## start Data to use

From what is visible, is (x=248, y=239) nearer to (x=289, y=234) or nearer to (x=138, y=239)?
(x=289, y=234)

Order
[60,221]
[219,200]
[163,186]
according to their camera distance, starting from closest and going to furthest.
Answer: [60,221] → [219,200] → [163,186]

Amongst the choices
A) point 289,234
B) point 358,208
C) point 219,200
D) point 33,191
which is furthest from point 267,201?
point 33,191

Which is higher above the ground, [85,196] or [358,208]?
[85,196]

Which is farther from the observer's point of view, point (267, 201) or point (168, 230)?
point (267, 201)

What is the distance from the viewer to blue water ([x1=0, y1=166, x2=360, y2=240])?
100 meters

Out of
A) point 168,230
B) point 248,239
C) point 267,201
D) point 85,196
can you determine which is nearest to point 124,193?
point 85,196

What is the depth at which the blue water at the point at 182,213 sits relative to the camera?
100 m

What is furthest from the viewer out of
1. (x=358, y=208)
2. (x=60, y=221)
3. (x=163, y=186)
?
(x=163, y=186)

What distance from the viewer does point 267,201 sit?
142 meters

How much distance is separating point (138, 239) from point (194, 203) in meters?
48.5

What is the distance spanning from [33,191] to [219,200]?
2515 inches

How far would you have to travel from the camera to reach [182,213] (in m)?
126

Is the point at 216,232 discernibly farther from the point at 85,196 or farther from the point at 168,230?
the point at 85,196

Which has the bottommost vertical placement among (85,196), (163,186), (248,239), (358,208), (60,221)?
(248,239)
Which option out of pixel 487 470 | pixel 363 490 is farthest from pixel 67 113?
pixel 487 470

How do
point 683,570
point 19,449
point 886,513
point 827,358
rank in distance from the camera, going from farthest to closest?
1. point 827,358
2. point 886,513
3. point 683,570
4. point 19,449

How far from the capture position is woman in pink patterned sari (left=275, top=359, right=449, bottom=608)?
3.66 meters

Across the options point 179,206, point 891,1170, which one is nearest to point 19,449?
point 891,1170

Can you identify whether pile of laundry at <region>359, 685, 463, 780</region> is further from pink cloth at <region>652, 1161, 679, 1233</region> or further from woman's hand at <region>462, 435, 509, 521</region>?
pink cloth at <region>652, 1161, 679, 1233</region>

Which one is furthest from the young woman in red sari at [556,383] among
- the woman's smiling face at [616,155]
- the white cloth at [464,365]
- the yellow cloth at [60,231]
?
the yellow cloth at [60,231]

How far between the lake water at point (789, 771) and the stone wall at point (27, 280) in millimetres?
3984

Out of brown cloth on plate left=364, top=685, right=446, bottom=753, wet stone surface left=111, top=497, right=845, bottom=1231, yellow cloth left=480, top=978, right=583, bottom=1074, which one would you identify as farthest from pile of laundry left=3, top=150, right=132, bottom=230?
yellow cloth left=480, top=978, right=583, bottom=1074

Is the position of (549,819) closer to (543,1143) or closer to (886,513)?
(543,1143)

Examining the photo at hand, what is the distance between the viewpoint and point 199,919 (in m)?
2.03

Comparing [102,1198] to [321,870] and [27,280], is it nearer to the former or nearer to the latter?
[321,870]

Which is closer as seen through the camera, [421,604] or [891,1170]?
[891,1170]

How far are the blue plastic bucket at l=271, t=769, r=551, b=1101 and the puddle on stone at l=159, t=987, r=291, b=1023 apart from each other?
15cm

## end Data to use

What you will do – Copy all of the records above line for line, with every answer, exactly as they appear.

Written response –
From what is visible, is (x=248, y=239) nearer to (x=289, y=234) or nearer to (x=138, y=239)?
(x=289, y=234)

Order
[60,221]
[219,200]
[163,186]
according to their camera distance, starting from closest and going to furthest.
Answer: [60,221] → [219,200] → [163,186]

Amongst the choices
A) point 289,234
B) point 358,208
C) point 219,200
D) point 33,191
which is furthest from point 267,201?
point 33,191

Which is higher above the ground, [85,196] or [358,208]?
[85,196]

Which is farther from the observer's point of view, point (267, 201) or point (168, 230)?
point (267, 201)

What is the distance from the viewer to blue water ([x1=0, y1=166, x2=360, y2=240])?
100 meters

Out of
A) point 168,230
B) point 248,239
C) point 267,201
D) point 85,196
can you determine which is nearest to point 124,193?
point 85,196

What is the depth at which the blue water at the point at 182,213 sits relative to the camera?
100 m

What is furthest from the viewer out of
1. (x=358, y=208)
2. (x=60, y=221)
3. (x=163, y=186)
?
(x=163, y=186)

What distance from the viewer does point 267,201 sit?
142 meters

How much distance is separating point (138, 239) from point (194, 203) in meters?
48.5

What is the distance spanning from [33,191] to [219,200]?
2515 inches

How far would you have to travel from the camera to reach [182,213] (in m)?
126

Is the point at 216,232 discernibly farther from the point at 85,196 or farther from the point at 168,230?
the point at 85,196

Which has the bottommost vertical placement among (85,196), (163,186), (248,239), (358,208), (60,221)?
(248,239)
Which option out of pixel 487 470 | pixel 363 490 is farthest from pixel 67 113?
pixel 487 470

How do
point 683,570
point 19,449
point 886,513
point 827,358
rank in distance from the camera, going from farthest to closest?
1. point 827,358
2. point 886,513
3. point 683,570
4. point 19,449

How far from the capture position is woman in pink patterned sari (left=275, top=359, right=449, bottom=608)?
3.66 meters

Across the options point 179,206, point 891,1170, which one is nearest to point 19,449?
point 891,1170

Can you identify whether pile of laundry at <region>359, 685, 463, 780</region> is further from pink cloth at <region>652, 1161, 679, 1233</region> or further from woman's hand at <region>462, 435, 509, 521</region>?
pink cloth at <region>652, 1161, 679, 1233</region>

Which one is furthest from the young woman in red sari at [556,383] among
- the woman's smiling face at [616,155]
- the white cloth at [464,365]
- the yellow cloth at [60,231]
?
the yellow cloth at [60,231]

How far between the lake water at point (789, 771) and the stone wall at point (27, 280) in millimetres?
3984

Out of brown cloth on plate left=364, top=685, right=446, bottom=753, wet stone surface left=111, top=497, right=845, bottom=1231, yellow cloth left=480, top=978, right=583, bottom=1074, which one would you identify as farthest from pile of laundry left=3, top=150, right=132, bottom=230?
yellow cloth left=480, top=978, right=583, bottom=1074

Is the position of (549,819) closer to (543,1143) or closer to (886,513)?
(543,1143)

Examining the photo at hand, what is the distance between the viewpoint and point 199,919 (in m)?
2.03

Comparing [102,1198] to [321,870] and [27,280], is it nearer to the former or nearer to the latter?
[321,870]

Which is closer as seen through the camera, [421,604] or [891,1170]?
[891,1170]

How far are the blue plastic bucket at l=271, t=769, r=551, b=1101 and the puddle on stone at l=159, t=987, r=291, b=1023 apart from each other?
15cm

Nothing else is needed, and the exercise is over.